Steve is an Army Veteran, having served in locations around the world in military law enforcement and personal protection roles. After graduating Pre Law from Central Washington University, he began a sales career in retail consumer electronics. The career choice was inspired by his favorite uncle, Ken Cartwright, a career tire salesman at Sears. Ken taught Steve the foundation principles of professional salesmanship: “Say what you are going to do, and then do it,” and “Get to know someone by showing sincere interest and earning their trust”.  

Steve’s Microsoft and Cisco certifications help him better understand the technical aspects of test range telemetry.
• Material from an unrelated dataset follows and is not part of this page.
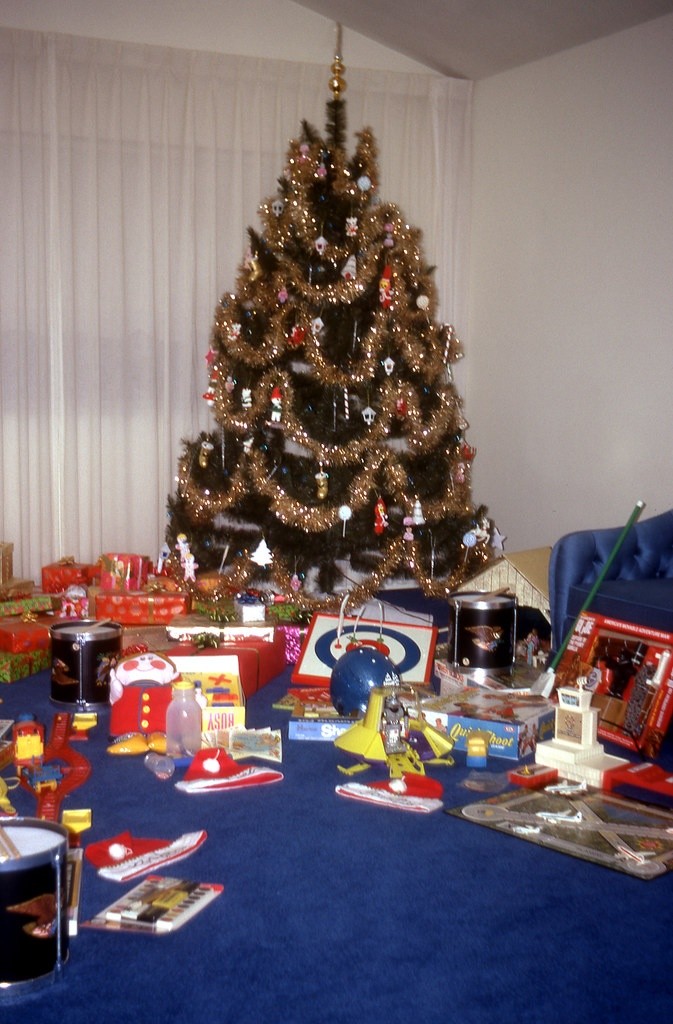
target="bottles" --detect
[166,682,202,757]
While Steve is well versed in all aspects of NetAcquire technology today, he still learns something new on a daily basis from his colleagues.

Steve is a Seattle area native who enthusiastically gives his time and resources to a local charity dedicated to supporting foster children and their families.

Mark Roseberry

President

Mark Roseberry has been with NetAcquire since its inception. He holds a Bachelor's Degree in Computer Science and Mathematics, graduating with honors from the University of British Columbia. Mark has almost 40 years of software development and business management expertise. He has been instrumental in  the Company's business development and growth while running the NetAcquire Canada engineering office in Vancouver since 2001 and has been involved in the design and implementation of many key NetAcquire software components.

Mark shares our founder Preston Hauck's hands-on philosophy and his user-centric approach makes him a frequent participant and advocate for strong technical solutions ranging from customer-driven requirements development to robust implementation to  top-notch technical support and responsiveness.